Menschen zurückgewinnen
Ob es sich nicht komisch anfühle, sich so kurzfristig und dann nur für ein Jahr die Künstlerische Direktion zu teilen? „Nein, gar nicht, ich bin quasi die Stütze der Säulen“, lacht Böhm und fährt fort: „Es war von Anfang an klar, und wir konnten dennoch viel gestalten und bewirken für die Übergangsspielzeit“, sagt Böhm und sprudelt los, warum man dieses und jenes Stück zeige, es „After-Work-Vorstellungen“ gebe, das Ballett stärker in den Fokus rücke, lustige Abos wie „Blind date Abo“, „Gourmet-Abo“ oder „Mädelsabend-Abo“ anbiete. All das sei nötig, um das Publikum, vor allem das „im mittleren Alter“, wieder zurück ins Theater zu holen: „Viele Menschen hatten massiven Respekt vor Ansteckung, andere haben während der vergangenen zwei Jahre alternative Abendgestaltungen für sich entdeckt“, resümiert er die Corona-Spielzeiten süffisant.
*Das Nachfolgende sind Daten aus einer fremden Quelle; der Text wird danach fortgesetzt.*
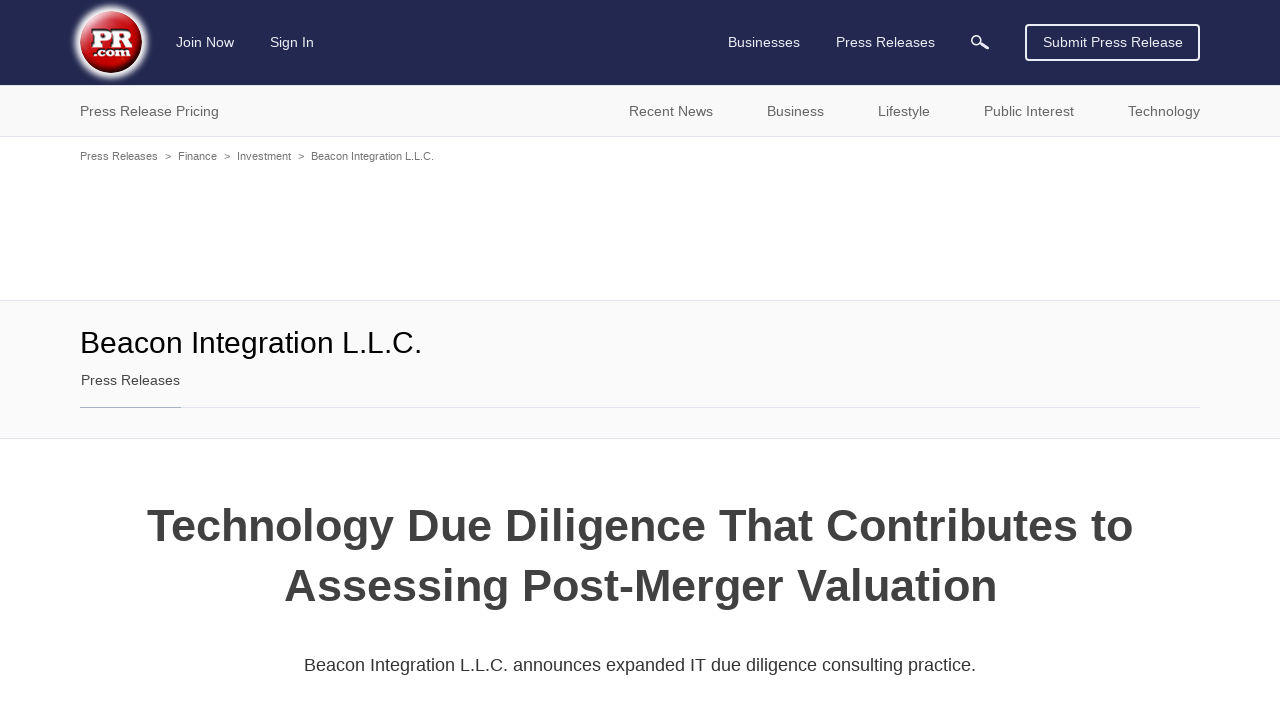

--- FILE ---
content_type: text/html; charset=utf-8
request_url: https://www.google.com/recaptcha/api2/aframe
body_size: 266
content:
<!DOCTYPE HTML><html><head><meta http-equiv="content-type" content="text/html; charset=UTF-8"></head><body><script nonce="qT4MPRRAOn01EcnbhAmItw">/** Anti-fraud and anti-abuse applications only. See google.com/recaptcha */ try{var clients={'sodar':'https://pagead2.googlesyndication.com/pagead/sodar?'};window.addEventListener("message",function(a){try{if(a.source===window.parent){var b=JSON.parse(a.data);var c=clients[b['id']];if(c){var d=document.createElement('img');d.src=c+b['params']+'&rc='+(localStorage.getItem("rc::a")?sessionStorage.getItem("rc::b"):"");window.document.body.appendChild(d);sessionStorage.setItem("rc::e",parseInt(sessionStorage.getItem("rc::e")||0)+1);localStorage.setItem("rc::h",'1764630086902');}}}catch(b){}});window.parent.postMessage("_grecaptcha_ready", "*");}catch(b){}</script></body></html>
Auf dem Spielplan gäbe es daher für jeden etwas, eben gerade auch viele Publikumslieblinge, die lange nicht gelaufen seien wie „Die lustige Witwe“, „Kiss me, Kate“, „Sunset-Boulevard“ oder „Woyzeck“ (in der Fassung von Tom Waits), oder „Faust“ im Schauspiel. Moment mal, der Opernsänger und das Schauspiel? In enger Absprache mit den Vorschlägen der Kollegen der anderen Sparten sei das alles entstanden, versichert er. Außerdem, klärt Daniel Böhm auf, habe er seine Rolle als Künstlerischer Co-Direktor weniger seinem Engagement als Bariton, sondern vielmehr seinem langjährigen Engagement im Personalrat zu verdanken, dessen Vorsitzender er seit 2017 ist. „Es ging darum, in der Übergangszeit ins Haus hinein Kontinuität und Vertrauen zu vermitteln.“ Dass auf dem Spielplanheft „Auf. Um. Bruch“ steht, sei nämlich buchstäblich Programm.